Pourtant, la vie de Stella n'est pas la nôtre : elle grandit dans le café de ses parents, la plupart du temps livrée à elle-même, entre ennui et ivresse des clients. C'est souvent la fête au bar, mais la fête triste, pour oublier. Pendant une partie du film on observe sa vie, plutôt ennuyeuse, et sans comprendre pourquoi, on bascule à ses côtés...les images de notre enfance reviennent...une réplique humiliante de professeur, des chaussures à talons un peu grandes, des posters sur les murs...et un océan de solitude.

Comme nous, elle traverse le terrain miné du monde d'adultes, difficile de savoir qui on est, où on doit aller. Arrivée au collège, il faut se trouver des copines, ne pas rester seule, autre terrain miné.
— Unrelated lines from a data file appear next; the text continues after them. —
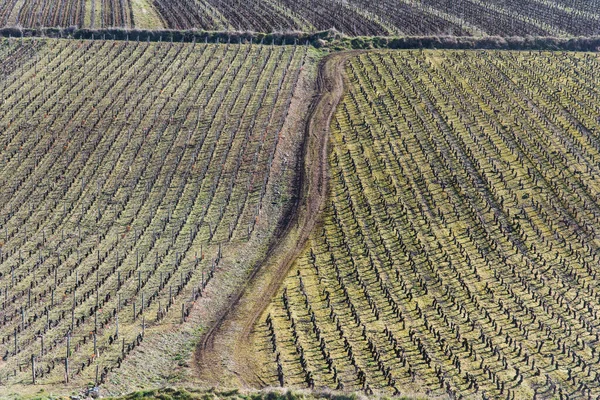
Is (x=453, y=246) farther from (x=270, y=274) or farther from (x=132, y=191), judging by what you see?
(x=132, y=191)

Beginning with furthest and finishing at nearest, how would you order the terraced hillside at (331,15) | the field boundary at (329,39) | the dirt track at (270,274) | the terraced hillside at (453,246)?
1. the terraced hillside at (331,15)
2. the field boundary at (329,39)
3. the terraced hillside at (453,246)
4. the dirt track at (270,274)

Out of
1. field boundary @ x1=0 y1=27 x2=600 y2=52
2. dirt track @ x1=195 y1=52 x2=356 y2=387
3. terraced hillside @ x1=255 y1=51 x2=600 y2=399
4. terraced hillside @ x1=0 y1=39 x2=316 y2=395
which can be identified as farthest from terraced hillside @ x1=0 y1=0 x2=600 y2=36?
dirt track @ x1=195 y1=52 x2=356 y2=387

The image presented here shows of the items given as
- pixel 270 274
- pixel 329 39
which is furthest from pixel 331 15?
pixel 270 274

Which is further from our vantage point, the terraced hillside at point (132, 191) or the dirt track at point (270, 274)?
the terraced hillside at point (132, 191)

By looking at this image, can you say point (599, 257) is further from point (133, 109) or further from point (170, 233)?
point (133, 109)

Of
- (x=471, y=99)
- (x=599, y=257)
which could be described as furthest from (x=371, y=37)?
(x=599, y=257)

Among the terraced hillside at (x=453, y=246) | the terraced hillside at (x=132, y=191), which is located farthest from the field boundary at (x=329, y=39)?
the terraced hillside at (x=453, y=246)

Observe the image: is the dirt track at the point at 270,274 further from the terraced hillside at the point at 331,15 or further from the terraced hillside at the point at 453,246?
the terraced hillside at the point at 331,15
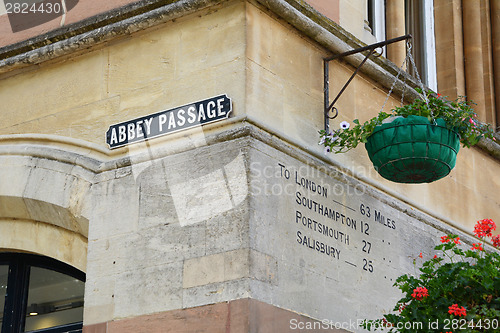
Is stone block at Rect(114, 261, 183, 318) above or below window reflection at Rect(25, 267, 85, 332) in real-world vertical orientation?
below

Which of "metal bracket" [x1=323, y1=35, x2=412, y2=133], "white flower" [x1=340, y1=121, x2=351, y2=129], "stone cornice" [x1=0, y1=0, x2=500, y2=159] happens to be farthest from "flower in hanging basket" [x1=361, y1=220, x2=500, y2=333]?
"stone cornice" [x1=0, y1=0, x2=500, y2=159]

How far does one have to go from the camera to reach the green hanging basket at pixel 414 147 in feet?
22.2

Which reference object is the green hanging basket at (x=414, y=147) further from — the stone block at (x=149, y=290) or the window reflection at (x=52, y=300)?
the window reflection at (x=52, y=300)

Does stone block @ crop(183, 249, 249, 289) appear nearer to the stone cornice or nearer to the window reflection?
the window reflection

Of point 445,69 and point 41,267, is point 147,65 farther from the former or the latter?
point 445,69

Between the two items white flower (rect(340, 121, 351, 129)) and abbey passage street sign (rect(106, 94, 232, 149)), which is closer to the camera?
abbey passage street sign (rect(106, 94, 232, 149))

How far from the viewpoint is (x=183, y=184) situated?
6.75 metres

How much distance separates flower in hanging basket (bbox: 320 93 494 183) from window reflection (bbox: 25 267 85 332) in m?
2.25

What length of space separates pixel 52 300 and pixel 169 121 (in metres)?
1.82

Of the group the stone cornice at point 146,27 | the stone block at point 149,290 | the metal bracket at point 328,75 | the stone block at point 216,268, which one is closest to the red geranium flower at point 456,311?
the stone block at point 216,268

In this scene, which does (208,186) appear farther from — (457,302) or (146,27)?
(457,302)

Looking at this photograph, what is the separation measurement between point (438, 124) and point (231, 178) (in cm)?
147

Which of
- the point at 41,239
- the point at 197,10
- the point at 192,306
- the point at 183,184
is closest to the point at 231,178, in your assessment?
the point at 183,184

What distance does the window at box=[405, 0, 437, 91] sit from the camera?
34.6 feet
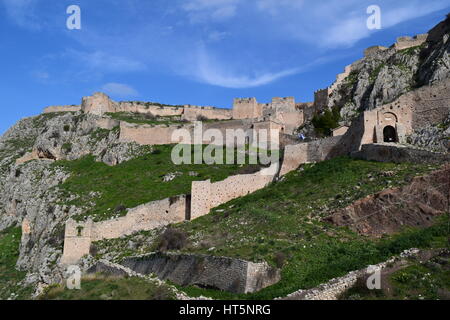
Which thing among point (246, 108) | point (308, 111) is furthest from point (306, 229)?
point (246, 108)

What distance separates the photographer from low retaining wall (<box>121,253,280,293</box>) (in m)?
18.6

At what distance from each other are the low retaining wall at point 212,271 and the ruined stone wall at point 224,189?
7.21m

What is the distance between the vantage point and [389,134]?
3072cm

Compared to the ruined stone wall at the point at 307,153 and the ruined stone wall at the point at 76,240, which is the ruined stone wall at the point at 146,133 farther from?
the ruined stone wall at the point at 307,153

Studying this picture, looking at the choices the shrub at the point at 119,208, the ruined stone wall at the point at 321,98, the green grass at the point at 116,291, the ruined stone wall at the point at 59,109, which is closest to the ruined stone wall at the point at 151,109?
the ruined stone wall at the point at 59,109

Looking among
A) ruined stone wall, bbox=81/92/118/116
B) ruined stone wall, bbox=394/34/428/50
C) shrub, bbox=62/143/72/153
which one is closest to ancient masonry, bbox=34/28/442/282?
shrub, bbox=62/143/72/153

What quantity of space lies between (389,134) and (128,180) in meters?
22.5

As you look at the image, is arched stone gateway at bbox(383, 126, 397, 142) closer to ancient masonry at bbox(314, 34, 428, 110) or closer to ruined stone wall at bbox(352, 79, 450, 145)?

Différences de classe sociale, de niveau scolaire, physique, Stella les accumule mais s'en fiche...presque...

Sa bouée s'appelle Gwladys, ses parents s'occupent aussi peu d'elle que ceux de Stella. Elle est rousse, a une bouille d'enfant et lit Cocteau, Balzac. Pour avoir un point commun avec elle, Stella va les lire, ils seront ses autres copains. Elle est toujours mauvaise à l'école mais s'améliore, "développe un bon esprit de synthèse", et sans savoir ce que c'est, juste parce que ça ressemble à un compliment dans la bouche du professeur, elle aime "l'esprit de synthèse".

Stella part aussi en vacances dans le Nord, chez sa grand-mère qui ne met jamais de culotte et fait pipi debout. Elle y retrouve sa copine et ses cinq frères et sœurs, dont une "attardée mentale", une malade de la "polio" et un père borderline. Mais c'est la vie, rien de grave, Stella slalome dans tout cela, prend le meilleur et grandit.

La réalisatrice filme comme on vit, sans chercher à transmettre de message ou à donner de leçon. Comme si, de tous les moments de notre vie, le plus anodin pouvait avoir été le plus important.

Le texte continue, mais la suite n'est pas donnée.